From: Walker, Benjamin <benjamin.walker at intel.com>
To: spdk@lists.01.org
Subject: Re: [SPDK] SPDK aio examples
Date: Wed, 22 Jun 2016 17:35:49 +0000 [thread overview]
Message-ID: <1466616949.26925.170.camel@intel.com> (raw)
In-Reply-To: 3A3AEA95-16B6-44BA-B5A7-691CBED02A9B@playstation.sony.com
[-- Attachment #1: Type: text/plain, Size: 11631 bytes --]
On Wed, 2016-06-22 at 16:50 +0000, Bhadauria, Varun wrote:
> Hi Ben
>
> Thank you for the reply.
>
> For application I/Os from being getting submitted from different threads to same queue pair, one
> can allocate a queue pair per logical core (given the H/W supports creation of those many number
> of queue pairs).
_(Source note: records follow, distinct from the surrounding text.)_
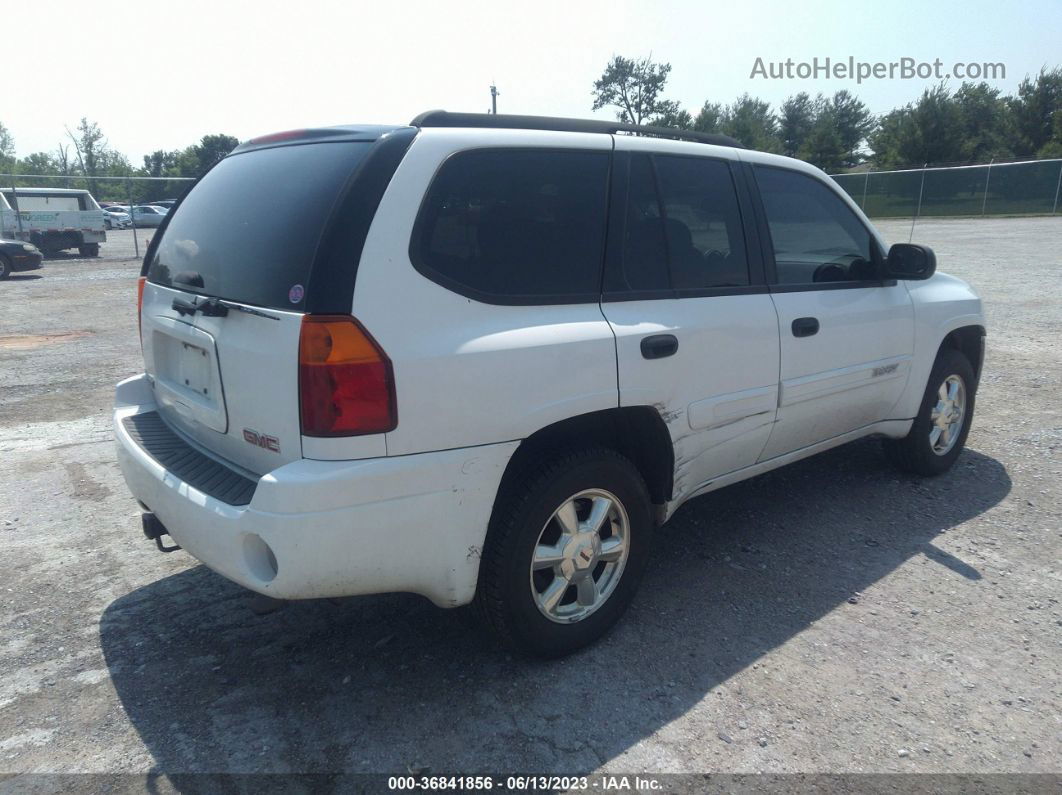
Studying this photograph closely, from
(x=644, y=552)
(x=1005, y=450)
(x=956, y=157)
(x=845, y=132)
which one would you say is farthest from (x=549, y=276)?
(x=845, y=132)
However getting the current cpu from application code involves a system call
> overhead (Some OS may not even support this).
>
> The other approach can be to have some worker threads each with is own queue pair that feed of
> the application maintained pending I/O queues. However this approach introduces various locking
> overheads (to establish this producer consumer model) which may introduce contentions and prevent
> getting the maximum performance.
>
> How do you think this problem can be avoided?
I think you are assuming that the layer doing the I/O submission is not designed with knowledge of
the application logic above it. That's true for something like the Linux kernel's block-mq layer -
it doesn't know what threading model the application(s) running on it use so it just allocates 1
queue pair per core (sharing if necessary) and then has to ask which core a thread is on to choose
the right queue pair. One of the major advantages of SPDK, however, is that the I/O submission layer
is part of the application and can therefore take advantage of additional knowledge. Most
applications using SPDK will be designed to have 1 thread per CPU core where the thread is running
in a tight event loop, polling a queue. I/O coming in off of the network will be immediately routed
to a particular CPU core and it will be processed there until I/O is submitted to the disk. In that
model, you never have to look up what core you are on - you just have to associate network
connections with particular threads one time when the connection is established. We provide a basic
framework for applications to use this model inside of SPDK (header is at include/spdk/event.h). The
framework isn't required to use our drivers, but all of our example applications and our NVMf target
use it.
>
> Also I don’t see any api for issuing a trim command. Is that being implemented as well?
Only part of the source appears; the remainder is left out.